## Text passage
Everything works now!

UdayaPriyaKannan commented 6 months ago

@reidmeyer I'm also struggling to get Cruise Control working with AWS MSK. I'm getting the same "Not Enough Valid windows exception". Can you pls share your config file so that I can see if I missed something

reidmeyer commented 6 months ago

Hi @UdayaPriyaKannan,

I'm using the https://github.com/linkedin/cruise-control/blob/main/config/cruisecontrol.properties as a guide.

I'm using prometheus as my metrics endpoint, and i'm filling it with data from both the 11001 and the 11002 kafka ports.

this is my config:

` #

Copyright 2017 LinkedIn Corp. Licensed under the BSD 2-Clause License (the "License"). See License in the project root for license information.

#

# This is an example property file for Kafka Cruise Control. See com.linkedin.kafka.cruisecontrol.config.constants for more details.

# Configuration for the metadata client.
# =======================================

# The Kafka cluster to control.
bootstrap.servers={{ .Values.cruisecontrolProperties.bootstrapServers }}

# # SSL properties, needed if cluster is using TLS encryption
security.protocol=SSL
ssl.keystore.location=/opt/cruise-control/certs/keystore.jks
ssl.keystore.password=confluent
# ssl.truststore.location=truststore.jks

kafka.broker.failure.detection.enable=true
# topic.config.provider.class=com.linkedin.kafka.cruisecontrol.config.KafkaAdminTopicConfigProvider

# The maximum interval in milliseconds between two metadata refreshes.
#metadata.max.age.ms=300000

# Client id for the Cruise Control. It is used for the metadata client.
#client.id=kafka-cruise-control

# The size of TCP send buffer bytes for the metadata client.
#send.buffer.bytes=131072

# The size of TCP receive buffer size for the metadata client.
#receive.buffer.bytes=131072

# The time to wait before disconnect an idle TCP connection.
#connections.max.idle.ms=540000

# The time to wait before reconnect to a given host.
#reconnect.backoff.ms=50

# The time to wait for a response from a host after sending a request.
#request.timeout.ms=30000

# The time to wait for broker logdir to respond after sending a request.
#logdir.response.timeout.ms=10000

# Configurations for the load monitor
# =======================================

# The metric sampler class
# metric.sampler.class=com.linkedin.kafka.cruisecontrol.monitor.sampling.CruiseControlMetricsReporterSampler
metric.sampler.class=com.linkedin.kafka.cruisecontrol.monitor.sampling.prometheus.PrometheusMetricSampler

# Prometheus Metric Sampler specific configuration
prometheus.server.endpoint={{ .Values.cruisecontrolProperties.prometheusEndpoint }}

# True if the sampling process allows CPU capacity estimation of brokers used for CPU utilization estimation.

## Listed entries
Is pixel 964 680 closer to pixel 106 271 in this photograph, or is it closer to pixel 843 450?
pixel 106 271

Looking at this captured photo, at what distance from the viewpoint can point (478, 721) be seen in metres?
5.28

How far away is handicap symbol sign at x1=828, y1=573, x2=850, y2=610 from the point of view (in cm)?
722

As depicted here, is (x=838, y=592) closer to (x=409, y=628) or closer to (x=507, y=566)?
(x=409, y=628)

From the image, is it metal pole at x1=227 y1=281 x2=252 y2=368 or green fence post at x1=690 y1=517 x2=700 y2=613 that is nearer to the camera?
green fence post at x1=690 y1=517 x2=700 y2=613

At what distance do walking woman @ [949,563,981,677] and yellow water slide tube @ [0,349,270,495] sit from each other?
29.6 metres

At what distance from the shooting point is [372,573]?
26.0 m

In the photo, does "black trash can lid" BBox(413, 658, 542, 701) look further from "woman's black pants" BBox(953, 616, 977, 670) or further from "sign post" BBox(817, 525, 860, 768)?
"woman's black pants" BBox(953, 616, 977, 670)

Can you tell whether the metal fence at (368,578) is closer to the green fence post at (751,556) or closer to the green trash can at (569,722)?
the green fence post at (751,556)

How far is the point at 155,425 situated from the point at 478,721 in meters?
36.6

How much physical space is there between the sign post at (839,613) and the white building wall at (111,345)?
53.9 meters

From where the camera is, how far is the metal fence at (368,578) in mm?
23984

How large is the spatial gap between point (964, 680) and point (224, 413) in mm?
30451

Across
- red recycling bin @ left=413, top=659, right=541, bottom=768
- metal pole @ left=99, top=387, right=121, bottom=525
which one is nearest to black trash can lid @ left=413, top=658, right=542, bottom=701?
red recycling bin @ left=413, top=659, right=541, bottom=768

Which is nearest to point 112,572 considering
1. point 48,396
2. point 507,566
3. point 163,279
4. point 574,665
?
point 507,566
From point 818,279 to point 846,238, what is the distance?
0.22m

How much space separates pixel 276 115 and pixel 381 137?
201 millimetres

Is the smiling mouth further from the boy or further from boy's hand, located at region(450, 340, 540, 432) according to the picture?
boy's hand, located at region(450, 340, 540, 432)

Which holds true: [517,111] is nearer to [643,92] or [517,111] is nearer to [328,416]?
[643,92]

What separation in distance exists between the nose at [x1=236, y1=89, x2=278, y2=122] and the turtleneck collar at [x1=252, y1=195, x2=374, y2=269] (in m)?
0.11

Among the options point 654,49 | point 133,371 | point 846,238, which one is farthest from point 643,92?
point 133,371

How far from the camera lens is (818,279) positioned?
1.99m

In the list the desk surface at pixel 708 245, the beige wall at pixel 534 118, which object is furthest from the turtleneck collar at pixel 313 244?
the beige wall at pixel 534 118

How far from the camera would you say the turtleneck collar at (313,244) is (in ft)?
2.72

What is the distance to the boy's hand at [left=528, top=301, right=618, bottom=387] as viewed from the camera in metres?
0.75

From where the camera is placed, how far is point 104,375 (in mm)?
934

## To do
1 > In the forum thread, which two Kafka ports is reidmeyer taking data from to fill Prometheus?
2 > Can you give the forum thread's part again, beginning at the words "#client.id=kafka-cruise-control" and stopping after "idle TCP connection.", with "TCP" replaced by "network"?
3 > Can you restate the forum thread's paragraph beginning "@reidmeyer I'm also struggling" more briefly while keeping its main facts?

## Answers below
1 > Ports 11001 and 11002.

2 >
#client.id=kafka-cruise-control

# The size of network send buffer bytes for the metadata client.
#send.buffer.bytes=131072

# The size of network receive buffer size for the metadata client.
#receive.buffer.bytes=131072

# The time to wait before disconnect an idle network connection.

3 > UdayaPriyaKannan can't get Cruise Control working with AWS MSK, gets the same "Not Enough Valid windows exception," and asks reidmeyer for his config file to check for anything missed.